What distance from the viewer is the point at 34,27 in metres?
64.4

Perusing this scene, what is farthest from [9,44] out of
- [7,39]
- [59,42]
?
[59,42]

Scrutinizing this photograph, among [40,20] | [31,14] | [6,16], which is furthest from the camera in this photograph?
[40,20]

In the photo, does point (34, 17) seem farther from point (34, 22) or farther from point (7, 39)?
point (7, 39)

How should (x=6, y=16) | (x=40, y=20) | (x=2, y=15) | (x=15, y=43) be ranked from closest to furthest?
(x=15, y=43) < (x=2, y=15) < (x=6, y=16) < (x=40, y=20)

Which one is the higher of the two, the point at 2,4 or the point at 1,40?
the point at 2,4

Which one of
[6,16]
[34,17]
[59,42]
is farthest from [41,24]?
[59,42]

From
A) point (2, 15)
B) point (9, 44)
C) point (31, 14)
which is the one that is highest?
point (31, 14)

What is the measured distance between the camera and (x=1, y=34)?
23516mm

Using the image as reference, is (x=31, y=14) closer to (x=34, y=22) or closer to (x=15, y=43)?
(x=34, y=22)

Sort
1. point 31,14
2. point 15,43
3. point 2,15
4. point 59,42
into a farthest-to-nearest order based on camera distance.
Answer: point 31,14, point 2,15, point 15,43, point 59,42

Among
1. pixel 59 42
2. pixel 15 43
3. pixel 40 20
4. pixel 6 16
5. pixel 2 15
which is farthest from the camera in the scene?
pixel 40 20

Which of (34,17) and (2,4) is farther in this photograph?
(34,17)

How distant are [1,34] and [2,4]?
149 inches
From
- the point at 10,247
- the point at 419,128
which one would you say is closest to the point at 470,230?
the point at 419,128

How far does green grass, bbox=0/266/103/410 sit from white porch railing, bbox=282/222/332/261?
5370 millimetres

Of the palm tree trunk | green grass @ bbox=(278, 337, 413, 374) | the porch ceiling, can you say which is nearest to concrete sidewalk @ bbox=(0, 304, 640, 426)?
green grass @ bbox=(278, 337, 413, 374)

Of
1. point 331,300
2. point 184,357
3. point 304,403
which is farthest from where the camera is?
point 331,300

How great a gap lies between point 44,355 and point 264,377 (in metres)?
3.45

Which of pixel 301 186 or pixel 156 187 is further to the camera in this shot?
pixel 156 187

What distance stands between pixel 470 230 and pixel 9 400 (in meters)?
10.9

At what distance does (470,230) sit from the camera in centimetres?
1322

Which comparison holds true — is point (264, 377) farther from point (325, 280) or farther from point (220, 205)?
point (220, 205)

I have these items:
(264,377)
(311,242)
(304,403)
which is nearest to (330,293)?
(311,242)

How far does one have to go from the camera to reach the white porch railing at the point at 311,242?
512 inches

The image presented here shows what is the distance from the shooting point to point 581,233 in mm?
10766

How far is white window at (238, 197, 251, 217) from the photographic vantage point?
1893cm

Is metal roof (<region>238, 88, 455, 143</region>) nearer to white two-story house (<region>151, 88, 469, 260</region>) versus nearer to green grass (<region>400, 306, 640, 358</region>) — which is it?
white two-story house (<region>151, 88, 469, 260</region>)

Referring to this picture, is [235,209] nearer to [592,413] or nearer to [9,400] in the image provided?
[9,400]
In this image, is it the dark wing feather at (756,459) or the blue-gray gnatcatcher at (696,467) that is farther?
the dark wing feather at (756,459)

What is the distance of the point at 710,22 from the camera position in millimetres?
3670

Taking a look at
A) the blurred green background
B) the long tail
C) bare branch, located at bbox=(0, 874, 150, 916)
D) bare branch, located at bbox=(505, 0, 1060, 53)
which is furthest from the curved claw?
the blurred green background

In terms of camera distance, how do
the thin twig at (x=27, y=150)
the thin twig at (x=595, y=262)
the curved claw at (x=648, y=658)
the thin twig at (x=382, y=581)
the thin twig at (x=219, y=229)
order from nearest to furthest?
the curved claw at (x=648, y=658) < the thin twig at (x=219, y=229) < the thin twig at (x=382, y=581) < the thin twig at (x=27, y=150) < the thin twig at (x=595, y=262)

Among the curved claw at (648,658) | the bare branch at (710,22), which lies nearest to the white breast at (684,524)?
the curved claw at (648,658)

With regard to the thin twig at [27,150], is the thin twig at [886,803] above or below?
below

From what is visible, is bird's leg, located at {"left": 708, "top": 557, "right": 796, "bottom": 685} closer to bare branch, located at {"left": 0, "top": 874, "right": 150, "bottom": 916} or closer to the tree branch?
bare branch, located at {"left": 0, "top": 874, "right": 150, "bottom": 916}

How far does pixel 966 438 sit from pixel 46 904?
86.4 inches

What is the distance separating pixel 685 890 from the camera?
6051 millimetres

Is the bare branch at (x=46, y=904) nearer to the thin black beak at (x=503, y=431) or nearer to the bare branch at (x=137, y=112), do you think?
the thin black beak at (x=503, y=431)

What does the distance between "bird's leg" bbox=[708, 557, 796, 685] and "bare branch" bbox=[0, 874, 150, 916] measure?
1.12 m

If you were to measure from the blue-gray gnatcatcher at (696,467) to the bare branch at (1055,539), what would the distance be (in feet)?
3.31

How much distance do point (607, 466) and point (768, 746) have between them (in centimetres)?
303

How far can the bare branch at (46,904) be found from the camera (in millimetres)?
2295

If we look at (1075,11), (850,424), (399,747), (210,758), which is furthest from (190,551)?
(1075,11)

==

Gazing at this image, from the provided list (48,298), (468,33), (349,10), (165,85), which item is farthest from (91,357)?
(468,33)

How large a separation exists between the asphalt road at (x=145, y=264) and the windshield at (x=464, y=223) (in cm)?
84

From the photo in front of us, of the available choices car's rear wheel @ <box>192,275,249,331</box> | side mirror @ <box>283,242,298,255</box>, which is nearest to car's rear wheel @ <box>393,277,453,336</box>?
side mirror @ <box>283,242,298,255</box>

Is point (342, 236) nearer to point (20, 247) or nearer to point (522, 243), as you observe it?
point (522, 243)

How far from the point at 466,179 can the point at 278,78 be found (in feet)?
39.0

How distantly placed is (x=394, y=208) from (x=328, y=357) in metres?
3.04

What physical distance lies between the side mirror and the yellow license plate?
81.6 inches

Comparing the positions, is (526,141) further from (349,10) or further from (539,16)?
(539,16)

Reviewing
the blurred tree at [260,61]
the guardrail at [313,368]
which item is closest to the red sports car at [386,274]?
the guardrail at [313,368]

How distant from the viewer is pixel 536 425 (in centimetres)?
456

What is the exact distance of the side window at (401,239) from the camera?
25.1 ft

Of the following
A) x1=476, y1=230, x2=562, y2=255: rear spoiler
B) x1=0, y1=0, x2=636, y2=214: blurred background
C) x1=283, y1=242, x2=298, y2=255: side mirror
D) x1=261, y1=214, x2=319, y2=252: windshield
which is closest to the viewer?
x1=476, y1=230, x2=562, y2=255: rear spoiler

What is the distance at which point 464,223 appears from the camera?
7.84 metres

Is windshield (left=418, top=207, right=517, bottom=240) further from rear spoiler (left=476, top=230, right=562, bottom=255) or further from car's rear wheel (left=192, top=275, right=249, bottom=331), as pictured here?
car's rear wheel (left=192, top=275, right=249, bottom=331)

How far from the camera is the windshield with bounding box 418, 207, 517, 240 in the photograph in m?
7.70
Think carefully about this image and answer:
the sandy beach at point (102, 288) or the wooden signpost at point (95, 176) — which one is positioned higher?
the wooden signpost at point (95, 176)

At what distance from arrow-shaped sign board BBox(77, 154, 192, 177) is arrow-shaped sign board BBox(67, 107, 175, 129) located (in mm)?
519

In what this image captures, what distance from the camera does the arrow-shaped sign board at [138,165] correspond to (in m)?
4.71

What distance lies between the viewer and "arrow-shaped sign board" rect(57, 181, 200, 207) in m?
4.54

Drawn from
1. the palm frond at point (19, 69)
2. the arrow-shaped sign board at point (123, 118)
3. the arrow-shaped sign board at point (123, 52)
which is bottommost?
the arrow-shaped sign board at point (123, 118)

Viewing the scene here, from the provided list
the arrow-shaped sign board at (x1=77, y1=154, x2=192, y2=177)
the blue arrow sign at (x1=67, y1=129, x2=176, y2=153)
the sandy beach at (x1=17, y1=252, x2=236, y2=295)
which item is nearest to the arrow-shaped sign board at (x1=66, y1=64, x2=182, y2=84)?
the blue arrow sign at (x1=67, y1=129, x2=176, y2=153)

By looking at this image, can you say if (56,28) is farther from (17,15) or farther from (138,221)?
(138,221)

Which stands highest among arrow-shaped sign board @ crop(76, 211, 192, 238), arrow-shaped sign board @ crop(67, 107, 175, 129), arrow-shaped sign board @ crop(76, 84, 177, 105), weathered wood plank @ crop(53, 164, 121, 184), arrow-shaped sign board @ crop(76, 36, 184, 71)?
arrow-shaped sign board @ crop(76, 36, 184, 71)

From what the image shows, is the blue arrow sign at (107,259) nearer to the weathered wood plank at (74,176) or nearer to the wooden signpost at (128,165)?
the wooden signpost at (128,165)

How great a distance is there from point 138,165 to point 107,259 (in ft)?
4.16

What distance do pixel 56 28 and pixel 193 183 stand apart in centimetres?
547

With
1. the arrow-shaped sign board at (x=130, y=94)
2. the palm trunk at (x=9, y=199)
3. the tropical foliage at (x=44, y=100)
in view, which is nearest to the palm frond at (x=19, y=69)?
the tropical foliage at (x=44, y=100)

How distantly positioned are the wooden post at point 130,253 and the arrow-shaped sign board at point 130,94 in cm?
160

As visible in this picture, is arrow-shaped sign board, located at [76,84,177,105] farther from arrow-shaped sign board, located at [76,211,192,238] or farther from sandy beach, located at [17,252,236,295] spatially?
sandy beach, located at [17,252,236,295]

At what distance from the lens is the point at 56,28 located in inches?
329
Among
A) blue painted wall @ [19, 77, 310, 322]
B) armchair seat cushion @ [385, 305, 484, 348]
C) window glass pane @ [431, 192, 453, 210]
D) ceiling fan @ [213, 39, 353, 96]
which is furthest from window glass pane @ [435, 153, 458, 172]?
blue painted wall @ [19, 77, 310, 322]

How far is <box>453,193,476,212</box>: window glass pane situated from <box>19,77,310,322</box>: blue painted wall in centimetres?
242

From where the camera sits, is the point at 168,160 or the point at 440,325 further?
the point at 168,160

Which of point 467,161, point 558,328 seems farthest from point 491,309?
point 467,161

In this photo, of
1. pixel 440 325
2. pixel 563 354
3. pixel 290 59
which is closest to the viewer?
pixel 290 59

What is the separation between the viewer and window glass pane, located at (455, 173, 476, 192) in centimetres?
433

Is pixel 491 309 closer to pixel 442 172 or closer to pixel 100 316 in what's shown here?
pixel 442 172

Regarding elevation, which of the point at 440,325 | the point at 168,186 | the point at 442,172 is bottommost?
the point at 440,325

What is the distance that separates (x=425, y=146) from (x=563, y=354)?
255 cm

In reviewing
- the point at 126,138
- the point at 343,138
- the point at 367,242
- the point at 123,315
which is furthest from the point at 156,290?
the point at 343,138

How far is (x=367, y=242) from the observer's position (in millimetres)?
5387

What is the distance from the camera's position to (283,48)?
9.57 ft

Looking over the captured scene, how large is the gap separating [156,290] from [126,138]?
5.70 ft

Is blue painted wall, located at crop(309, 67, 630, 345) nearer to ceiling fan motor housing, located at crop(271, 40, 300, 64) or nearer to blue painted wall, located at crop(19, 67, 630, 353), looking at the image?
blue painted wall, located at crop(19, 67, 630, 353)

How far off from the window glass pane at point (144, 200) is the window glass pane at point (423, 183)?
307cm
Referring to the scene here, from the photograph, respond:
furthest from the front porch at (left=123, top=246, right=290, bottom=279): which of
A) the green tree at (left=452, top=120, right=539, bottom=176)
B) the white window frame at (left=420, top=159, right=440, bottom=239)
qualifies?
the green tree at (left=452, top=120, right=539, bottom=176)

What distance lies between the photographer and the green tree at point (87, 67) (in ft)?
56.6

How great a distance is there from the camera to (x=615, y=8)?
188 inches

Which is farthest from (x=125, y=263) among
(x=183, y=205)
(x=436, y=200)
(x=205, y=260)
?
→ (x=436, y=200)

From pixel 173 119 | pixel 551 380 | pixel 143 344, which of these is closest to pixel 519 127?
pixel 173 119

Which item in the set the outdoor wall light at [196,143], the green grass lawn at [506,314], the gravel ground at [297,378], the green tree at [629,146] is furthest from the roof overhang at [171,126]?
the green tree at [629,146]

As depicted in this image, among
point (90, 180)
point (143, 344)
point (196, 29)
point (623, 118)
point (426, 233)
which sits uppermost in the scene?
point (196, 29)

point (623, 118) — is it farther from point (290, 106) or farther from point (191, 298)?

_AIM_
Gather every row from both blocks above that contains the word "separation" and list each one in full.

_REPLY TO THE TASK_
How large a separation exists between the asphalt road at (x=145, y=264) and the windshield at (x=464, y=223) (in cm)?
What is the separation between the viewer and window glass pane, located at (455, 173, 476, 192) in centimetres?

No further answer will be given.